On top of the infrastructure and human casualties, the prolonged period of subfreezing temperatures combined with a reduction in food supplies affected several wild and domestic species, including large numbers of bats found perished in tunnels, hundreds of dead fish washed up on shores, pets left outside during the bitter cold, and imported non-native animals accustomed to warmer temperatures succumbing to the cold. Countless farm animals died: One Texas company reported the loss of over 1 million chickens.
Approximately 4,500 green sea turtles, stunned by the cold, washed up on South Padre Island at the southeastern tip of Texas. A local nonprofit group, Sea Turtle, Inc., stepped in to coordinate the rescue effort, with support from AWI and others. Volunteers carefully gathered the turtles and transported them to the Island Convention Center, which had been organized and equipped as an emergency rescue center. There, the animals were allowed to warm up and rehabilitate before being released back into the Gulf of Mexico.

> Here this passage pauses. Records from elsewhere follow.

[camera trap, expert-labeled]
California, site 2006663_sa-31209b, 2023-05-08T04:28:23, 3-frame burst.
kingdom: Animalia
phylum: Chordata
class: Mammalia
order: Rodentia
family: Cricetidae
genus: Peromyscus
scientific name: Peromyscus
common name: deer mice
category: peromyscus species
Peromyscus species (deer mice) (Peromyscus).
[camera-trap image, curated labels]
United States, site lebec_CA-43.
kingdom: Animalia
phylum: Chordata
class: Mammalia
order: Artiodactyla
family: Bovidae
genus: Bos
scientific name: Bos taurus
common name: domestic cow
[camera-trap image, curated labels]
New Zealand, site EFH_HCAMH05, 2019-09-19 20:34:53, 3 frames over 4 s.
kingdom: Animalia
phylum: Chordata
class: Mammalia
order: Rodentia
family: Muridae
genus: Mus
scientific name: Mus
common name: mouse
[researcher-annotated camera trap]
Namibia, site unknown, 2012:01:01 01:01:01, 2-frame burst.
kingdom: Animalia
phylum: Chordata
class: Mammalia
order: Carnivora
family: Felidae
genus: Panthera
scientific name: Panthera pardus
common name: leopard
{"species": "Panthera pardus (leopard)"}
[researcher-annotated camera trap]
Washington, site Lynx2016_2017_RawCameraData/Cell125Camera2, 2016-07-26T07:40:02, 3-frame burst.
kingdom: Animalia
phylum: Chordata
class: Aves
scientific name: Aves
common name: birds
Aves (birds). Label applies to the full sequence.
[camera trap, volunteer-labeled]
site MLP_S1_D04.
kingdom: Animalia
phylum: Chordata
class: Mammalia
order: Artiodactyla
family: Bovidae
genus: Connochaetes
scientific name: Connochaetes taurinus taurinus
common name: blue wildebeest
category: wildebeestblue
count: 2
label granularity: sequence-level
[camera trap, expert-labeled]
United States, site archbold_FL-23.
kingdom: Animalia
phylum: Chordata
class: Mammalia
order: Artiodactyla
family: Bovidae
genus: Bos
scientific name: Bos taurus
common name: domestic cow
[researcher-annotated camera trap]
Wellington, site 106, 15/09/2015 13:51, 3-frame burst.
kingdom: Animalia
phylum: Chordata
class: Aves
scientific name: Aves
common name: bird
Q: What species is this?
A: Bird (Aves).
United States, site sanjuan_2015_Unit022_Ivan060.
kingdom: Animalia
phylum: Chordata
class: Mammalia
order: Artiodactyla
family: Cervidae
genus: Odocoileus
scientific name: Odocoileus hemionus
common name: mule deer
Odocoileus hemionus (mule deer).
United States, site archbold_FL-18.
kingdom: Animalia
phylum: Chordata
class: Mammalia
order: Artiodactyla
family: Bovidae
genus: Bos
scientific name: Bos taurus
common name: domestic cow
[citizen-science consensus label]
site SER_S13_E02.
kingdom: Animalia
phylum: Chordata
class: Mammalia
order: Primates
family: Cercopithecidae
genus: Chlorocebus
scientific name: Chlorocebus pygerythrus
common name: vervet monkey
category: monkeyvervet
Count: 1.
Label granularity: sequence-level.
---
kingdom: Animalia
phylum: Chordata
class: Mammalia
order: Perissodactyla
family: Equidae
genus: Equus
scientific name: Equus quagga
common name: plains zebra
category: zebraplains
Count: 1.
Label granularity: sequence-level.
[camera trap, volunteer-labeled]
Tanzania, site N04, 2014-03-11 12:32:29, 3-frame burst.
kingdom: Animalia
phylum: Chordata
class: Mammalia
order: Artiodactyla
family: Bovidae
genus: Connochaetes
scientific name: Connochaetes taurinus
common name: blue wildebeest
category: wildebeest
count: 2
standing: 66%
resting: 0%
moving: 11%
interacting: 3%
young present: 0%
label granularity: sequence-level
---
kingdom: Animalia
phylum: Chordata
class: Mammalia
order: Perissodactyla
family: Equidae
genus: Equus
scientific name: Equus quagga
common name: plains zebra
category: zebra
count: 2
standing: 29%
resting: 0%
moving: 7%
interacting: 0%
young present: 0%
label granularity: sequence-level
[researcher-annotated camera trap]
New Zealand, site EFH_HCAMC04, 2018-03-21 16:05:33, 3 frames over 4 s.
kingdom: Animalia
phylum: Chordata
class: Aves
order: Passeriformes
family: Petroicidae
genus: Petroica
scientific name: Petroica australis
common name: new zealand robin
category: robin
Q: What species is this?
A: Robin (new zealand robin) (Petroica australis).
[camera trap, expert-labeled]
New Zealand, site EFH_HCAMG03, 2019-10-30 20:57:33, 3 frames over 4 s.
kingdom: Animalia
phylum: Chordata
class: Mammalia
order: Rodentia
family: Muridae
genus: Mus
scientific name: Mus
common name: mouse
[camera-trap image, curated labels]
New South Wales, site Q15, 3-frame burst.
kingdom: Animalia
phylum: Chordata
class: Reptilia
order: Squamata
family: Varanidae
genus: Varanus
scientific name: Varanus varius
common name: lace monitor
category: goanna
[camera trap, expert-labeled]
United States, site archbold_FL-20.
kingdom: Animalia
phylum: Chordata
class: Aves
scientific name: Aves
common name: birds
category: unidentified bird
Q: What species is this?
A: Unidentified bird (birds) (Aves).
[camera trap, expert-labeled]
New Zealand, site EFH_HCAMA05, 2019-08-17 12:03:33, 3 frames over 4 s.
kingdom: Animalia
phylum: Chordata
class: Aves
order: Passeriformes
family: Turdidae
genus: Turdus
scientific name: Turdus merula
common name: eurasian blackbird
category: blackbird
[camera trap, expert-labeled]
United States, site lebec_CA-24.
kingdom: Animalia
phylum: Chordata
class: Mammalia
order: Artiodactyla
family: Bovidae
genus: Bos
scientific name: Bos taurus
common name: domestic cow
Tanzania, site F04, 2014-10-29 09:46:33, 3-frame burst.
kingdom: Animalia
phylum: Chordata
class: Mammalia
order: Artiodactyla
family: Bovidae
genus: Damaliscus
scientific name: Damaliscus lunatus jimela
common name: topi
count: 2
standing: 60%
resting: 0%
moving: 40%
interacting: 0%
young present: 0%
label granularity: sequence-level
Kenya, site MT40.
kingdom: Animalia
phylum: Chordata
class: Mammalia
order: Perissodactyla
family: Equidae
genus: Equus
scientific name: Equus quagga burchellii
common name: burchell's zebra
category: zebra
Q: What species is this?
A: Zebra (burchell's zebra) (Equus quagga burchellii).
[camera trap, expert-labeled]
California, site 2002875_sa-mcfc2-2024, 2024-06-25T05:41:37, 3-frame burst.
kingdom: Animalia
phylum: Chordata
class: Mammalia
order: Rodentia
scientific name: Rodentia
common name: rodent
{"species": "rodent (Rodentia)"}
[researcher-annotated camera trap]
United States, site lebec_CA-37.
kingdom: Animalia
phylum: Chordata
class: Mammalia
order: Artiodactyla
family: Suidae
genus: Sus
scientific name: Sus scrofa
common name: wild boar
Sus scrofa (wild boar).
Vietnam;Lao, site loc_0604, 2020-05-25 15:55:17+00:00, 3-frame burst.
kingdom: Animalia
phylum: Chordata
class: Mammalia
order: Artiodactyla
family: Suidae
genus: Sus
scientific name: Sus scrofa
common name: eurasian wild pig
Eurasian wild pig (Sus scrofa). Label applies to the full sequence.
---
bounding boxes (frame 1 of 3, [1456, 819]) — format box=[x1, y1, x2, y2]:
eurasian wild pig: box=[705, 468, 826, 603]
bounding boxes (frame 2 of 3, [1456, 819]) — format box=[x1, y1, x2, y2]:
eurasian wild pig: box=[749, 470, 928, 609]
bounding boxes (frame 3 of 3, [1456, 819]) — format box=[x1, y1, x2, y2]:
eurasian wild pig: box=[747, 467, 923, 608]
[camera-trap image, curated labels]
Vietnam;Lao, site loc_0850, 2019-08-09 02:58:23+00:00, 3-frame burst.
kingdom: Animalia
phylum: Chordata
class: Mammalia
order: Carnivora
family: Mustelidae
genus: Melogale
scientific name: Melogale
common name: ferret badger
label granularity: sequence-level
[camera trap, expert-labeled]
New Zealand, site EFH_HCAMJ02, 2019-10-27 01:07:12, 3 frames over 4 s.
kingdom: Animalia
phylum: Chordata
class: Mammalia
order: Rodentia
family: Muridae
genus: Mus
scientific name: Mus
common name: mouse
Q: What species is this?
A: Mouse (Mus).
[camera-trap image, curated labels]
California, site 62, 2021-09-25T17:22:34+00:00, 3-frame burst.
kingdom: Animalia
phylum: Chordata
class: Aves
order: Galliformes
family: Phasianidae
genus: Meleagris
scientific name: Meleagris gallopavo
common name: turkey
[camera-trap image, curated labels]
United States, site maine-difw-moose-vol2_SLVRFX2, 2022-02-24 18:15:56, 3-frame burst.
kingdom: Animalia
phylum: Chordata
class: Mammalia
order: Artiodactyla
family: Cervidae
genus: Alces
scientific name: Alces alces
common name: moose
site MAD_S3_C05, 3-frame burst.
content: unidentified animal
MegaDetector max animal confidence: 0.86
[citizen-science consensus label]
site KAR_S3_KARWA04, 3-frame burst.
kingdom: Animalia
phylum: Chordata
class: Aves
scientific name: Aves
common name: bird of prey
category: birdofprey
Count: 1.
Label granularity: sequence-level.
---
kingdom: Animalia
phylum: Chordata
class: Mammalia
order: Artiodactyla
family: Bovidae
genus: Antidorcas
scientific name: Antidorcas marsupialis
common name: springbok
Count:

Less fortunate were some of the primates and other animals at a sanctuary outside San Antonio. The facility, which houses over 300 rescue animals, lost power for four days, resulting in the deaths of several inhabitants, including a chimpanzee, monkeys, lemurs, and birds.
Spurred on by climate change, severe weather events—dubbed by one National Geographic writer as “man-made natural disasters”—are becoming more common (and more severe) throughout the world. Acknowledging this, we must anticipate and become better prepared for such events in the future. Better yet, we must curb activities that contribute to them in the first place.